::: Data records

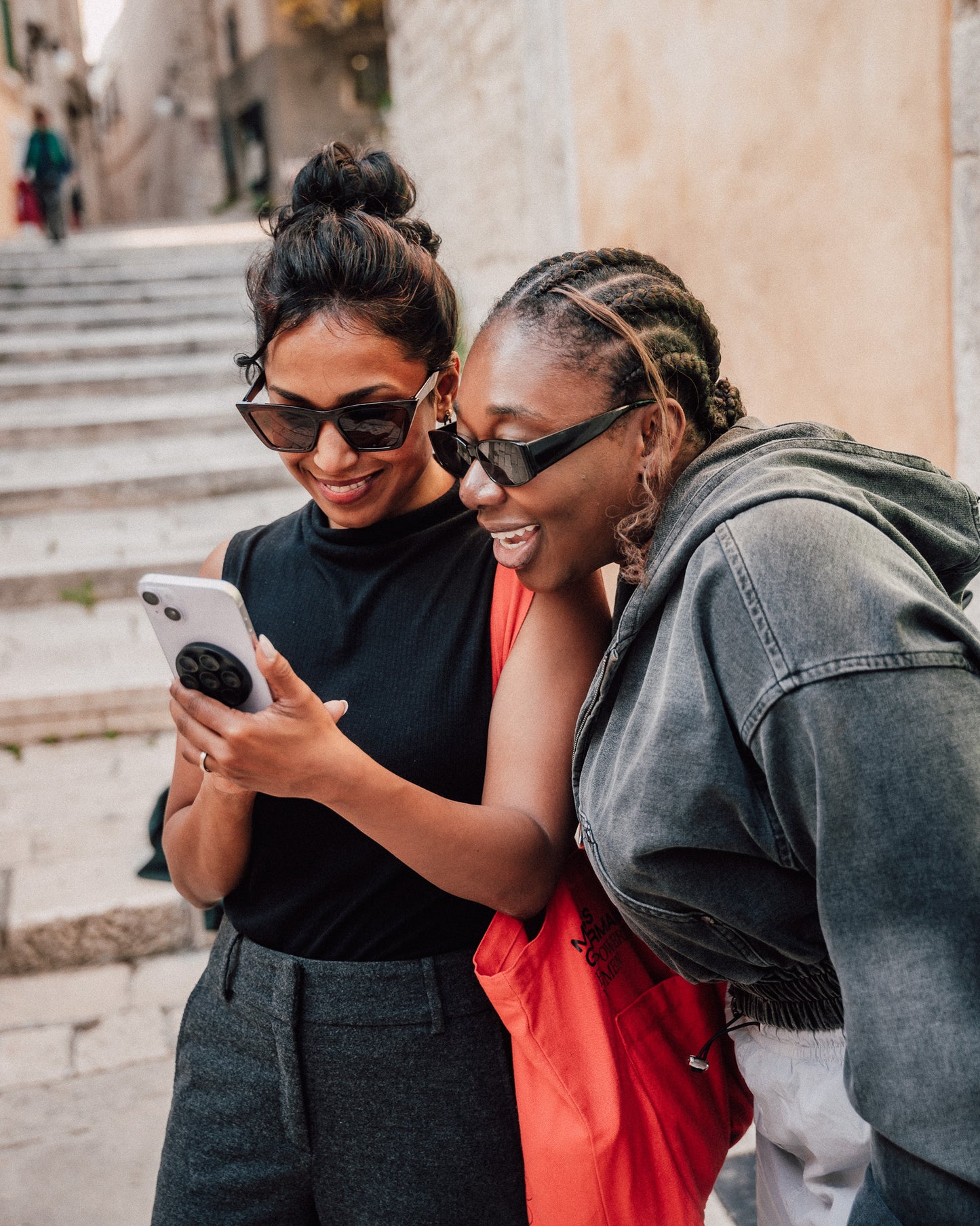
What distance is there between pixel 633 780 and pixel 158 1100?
7.27 feet

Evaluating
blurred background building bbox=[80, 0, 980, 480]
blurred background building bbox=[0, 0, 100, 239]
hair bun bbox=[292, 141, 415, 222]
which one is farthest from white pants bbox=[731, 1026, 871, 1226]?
blurred background building bbox=[0, 0, 100, 239]

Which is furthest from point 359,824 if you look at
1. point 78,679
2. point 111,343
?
point 111,343

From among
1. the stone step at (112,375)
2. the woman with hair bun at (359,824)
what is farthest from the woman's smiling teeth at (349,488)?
the stone step at (112,375)

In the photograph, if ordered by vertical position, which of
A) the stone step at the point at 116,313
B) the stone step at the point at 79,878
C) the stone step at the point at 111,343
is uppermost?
the stone step at the point at 116,313

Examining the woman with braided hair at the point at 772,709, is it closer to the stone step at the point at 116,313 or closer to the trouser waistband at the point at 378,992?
the trouser waistband at the point at 378,992

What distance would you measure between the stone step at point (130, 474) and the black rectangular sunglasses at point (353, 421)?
→ 5.04m

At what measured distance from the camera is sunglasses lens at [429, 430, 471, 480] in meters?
1.30

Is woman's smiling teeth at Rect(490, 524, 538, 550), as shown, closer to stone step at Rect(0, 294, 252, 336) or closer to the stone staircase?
the stone staircase

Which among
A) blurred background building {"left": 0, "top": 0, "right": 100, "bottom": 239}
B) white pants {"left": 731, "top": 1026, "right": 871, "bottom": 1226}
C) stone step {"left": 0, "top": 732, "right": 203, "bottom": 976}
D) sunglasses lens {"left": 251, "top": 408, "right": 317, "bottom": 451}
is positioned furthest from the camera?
blurred background building {"left": 0, "top": 0, "right": 100, "bottom": 239}

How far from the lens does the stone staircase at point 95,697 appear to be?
2.68 m

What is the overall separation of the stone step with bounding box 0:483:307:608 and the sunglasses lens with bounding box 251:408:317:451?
3.68 m

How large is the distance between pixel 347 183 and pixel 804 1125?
1340mm

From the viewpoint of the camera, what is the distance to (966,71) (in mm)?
3023

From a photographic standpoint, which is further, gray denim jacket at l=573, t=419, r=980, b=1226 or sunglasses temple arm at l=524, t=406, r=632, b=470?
sunglasses temple arm at l=524, t=406, r=632, b=470
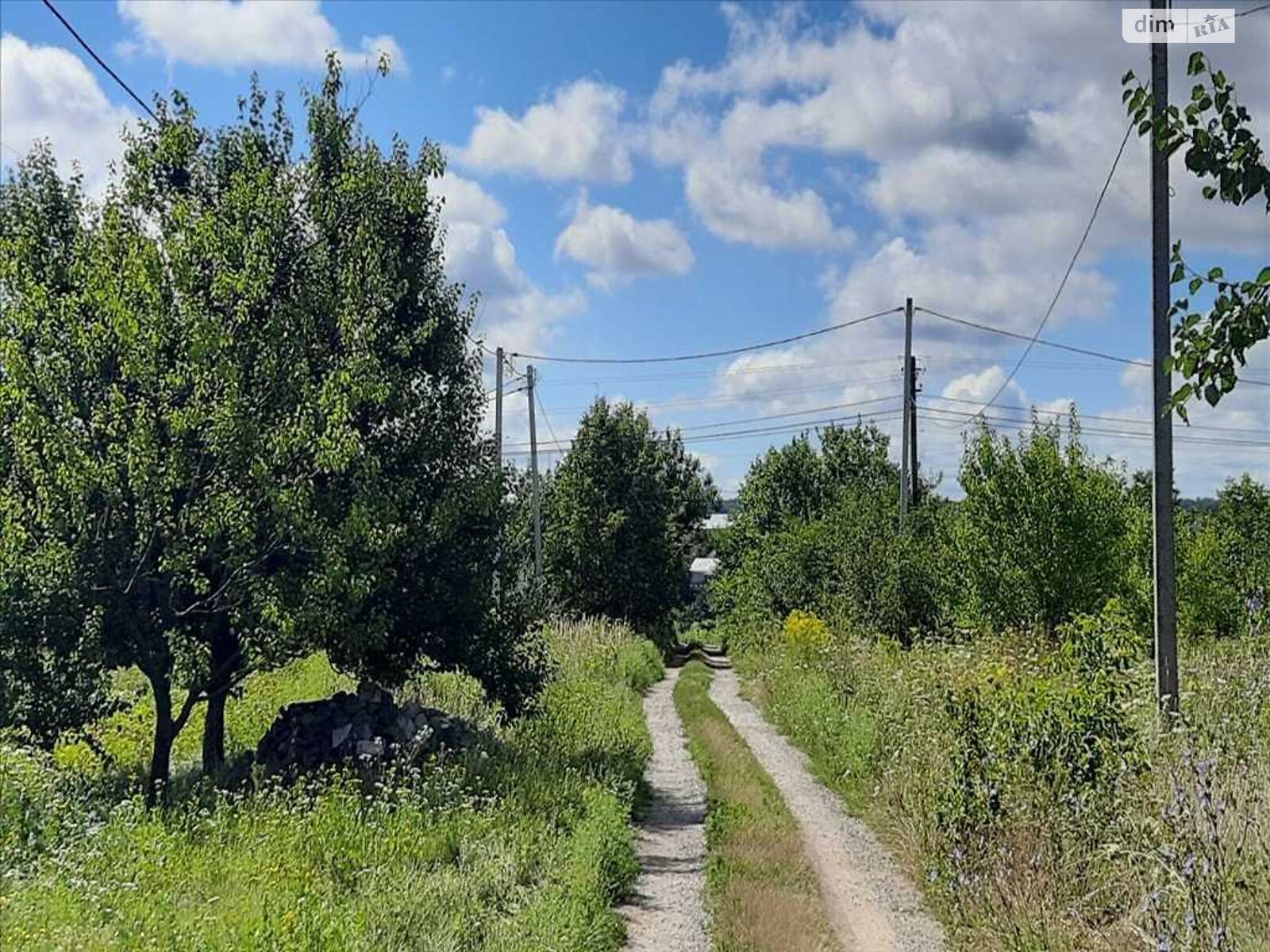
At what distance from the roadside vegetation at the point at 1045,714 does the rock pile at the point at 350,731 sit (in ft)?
15.2

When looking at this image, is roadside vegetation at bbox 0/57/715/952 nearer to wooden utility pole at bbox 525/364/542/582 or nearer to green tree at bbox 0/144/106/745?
green tree at bbox 0/144/106/745

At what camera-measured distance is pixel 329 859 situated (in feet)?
25.2

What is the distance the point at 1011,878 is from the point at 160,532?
7.80 m

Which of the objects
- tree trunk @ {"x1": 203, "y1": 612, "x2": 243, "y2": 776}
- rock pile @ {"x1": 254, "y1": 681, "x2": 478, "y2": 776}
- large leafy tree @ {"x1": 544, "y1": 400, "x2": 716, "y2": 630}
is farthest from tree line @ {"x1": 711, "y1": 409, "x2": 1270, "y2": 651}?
tree trunk @ {"x1": 203, "y1": 612, "x2": 243, "y2": 776}

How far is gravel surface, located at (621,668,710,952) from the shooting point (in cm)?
746

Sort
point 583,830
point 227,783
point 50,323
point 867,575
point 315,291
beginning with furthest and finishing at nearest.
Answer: point 867,575
point 315,291
point 227,783
point 50,323
point 583,830

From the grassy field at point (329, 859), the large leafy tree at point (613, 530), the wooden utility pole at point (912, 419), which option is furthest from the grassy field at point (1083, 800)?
the large leafy tree at point (613, 530)

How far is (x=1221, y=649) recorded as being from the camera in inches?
438

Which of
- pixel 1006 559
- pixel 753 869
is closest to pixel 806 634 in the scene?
pixel 1006 559

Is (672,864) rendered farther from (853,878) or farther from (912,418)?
(912,418)

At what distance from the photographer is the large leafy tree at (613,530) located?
107 feet

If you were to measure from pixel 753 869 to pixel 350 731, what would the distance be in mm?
4988

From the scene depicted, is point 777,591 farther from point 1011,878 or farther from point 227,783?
point 1011,878

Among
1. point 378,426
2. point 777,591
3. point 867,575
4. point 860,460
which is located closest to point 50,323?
point 378,426
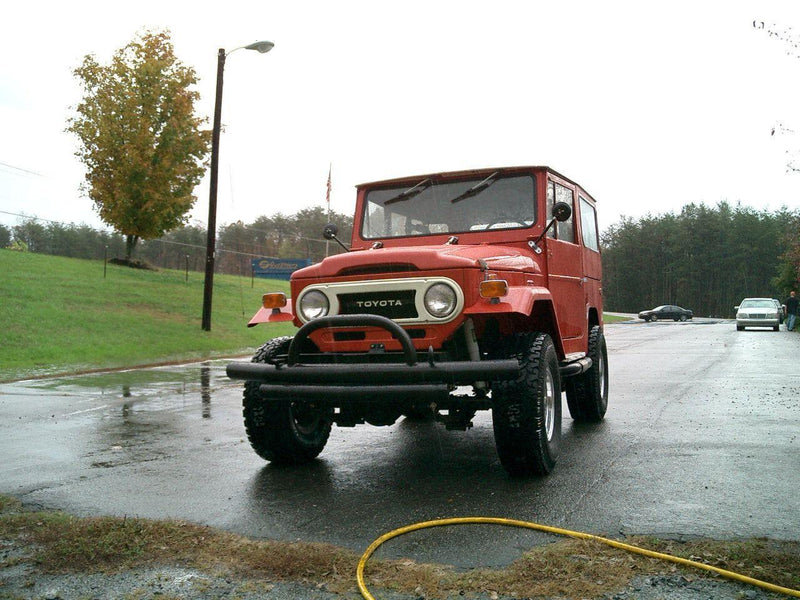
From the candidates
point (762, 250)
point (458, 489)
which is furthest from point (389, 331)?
point (762, 250)

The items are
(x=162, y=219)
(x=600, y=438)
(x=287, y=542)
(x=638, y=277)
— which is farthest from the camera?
(x=638, y=277)

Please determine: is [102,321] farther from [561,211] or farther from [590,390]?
[561,211]

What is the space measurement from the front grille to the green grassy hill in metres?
9.94

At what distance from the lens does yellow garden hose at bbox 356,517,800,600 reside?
3.37 metres

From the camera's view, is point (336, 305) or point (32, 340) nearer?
point (336, 305)

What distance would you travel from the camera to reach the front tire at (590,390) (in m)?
8.03

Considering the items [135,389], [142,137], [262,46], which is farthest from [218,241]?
[135,389]

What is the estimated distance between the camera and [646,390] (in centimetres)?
→ 1115

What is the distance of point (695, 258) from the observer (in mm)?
90062

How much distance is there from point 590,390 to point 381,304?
3623mm

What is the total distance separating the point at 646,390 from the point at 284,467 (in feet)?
22.6

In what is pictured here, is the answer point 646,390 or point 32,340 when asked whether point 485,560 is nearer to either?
point 646,390

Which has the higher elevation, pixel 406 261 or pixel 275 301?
pixel 406 261

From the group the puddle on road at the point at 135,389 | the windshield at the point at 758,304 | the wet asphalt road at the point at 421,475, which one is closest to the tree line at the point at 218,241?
the windshield at the point at 758,304
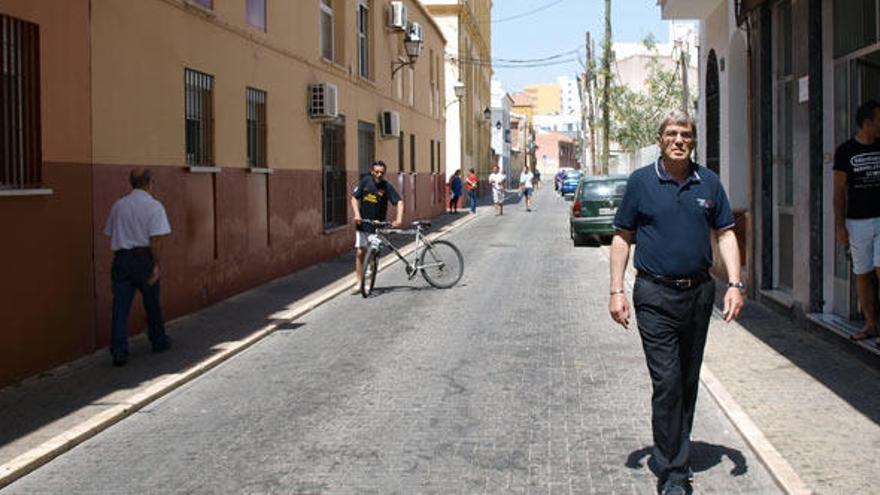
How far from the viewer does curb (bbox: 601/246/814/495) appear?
5.13m

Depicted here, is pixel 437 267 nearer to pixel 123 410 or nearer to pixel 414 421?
pixel 123 410

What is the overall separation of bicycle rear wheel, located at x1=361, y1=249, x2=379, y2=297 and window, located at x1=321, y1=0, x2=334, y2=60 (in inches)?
266

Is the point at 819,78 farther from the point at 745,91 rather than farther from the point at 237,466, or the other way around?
the point at 237,466

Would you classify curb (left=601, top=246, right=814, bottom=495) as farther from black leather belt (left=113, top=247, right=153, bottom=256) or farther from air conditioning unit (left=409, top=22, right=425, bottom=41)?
air conditioning unit (left=409, top=22, right=425, bottom=41)

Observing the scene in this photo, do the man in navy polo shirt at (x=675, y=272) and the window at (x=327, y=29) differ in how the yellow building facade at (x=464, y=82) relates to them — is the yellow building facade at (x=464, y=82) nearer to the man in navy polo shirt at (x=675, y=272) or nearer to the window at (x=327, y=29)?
the window at (x=327, y=29)

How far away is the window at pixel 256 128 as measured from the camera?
46.9ft

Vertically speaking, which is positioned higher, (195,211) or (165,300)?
(195,211)

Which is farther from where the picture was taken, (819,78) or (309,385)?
(819,78)

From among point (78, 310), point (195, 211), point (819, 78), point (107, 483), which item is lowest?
point (107, 483)

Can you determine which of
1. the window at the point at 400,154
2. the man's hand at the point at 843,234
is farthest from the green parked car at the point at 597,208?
the man's hand at the point at 843,234

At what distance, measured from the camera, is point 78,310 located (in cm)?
877

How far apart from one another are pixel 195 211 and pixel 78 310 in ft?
10.8

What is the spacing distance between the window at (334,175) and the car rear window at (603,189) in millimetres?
5300

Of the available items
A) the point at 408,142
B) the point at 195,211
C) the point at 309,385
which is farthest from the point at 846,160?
the point at 408,142
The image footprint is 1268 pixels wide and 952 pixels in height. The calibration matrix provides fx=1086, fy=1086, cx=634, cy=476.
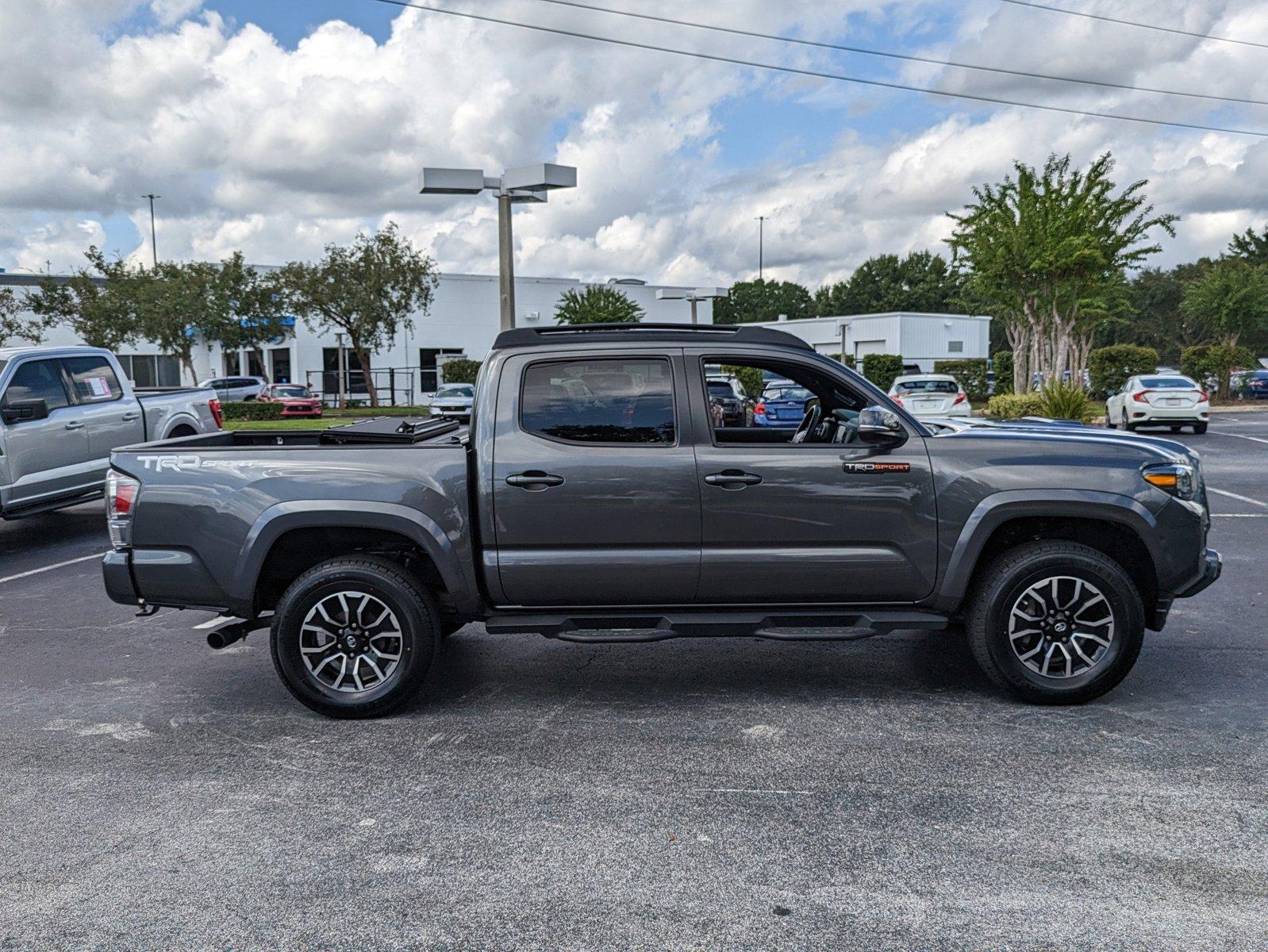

::::::

Aim of the task » From the listing above, pull out every line that contains the word "does". Case counts.

The result »
How far from the lens does the stone staircase at point 95,697 appear to be?
At what distance from the roadside vegetation at the point at 1045,714 does the rock pile at the point at 350,731 sit (in ft)?
At what distance from the lens does yellow garden hose at bbox 356,517,800,600 reside?
How far from the viewer does curb (bbox: 601/246/814/495) appear?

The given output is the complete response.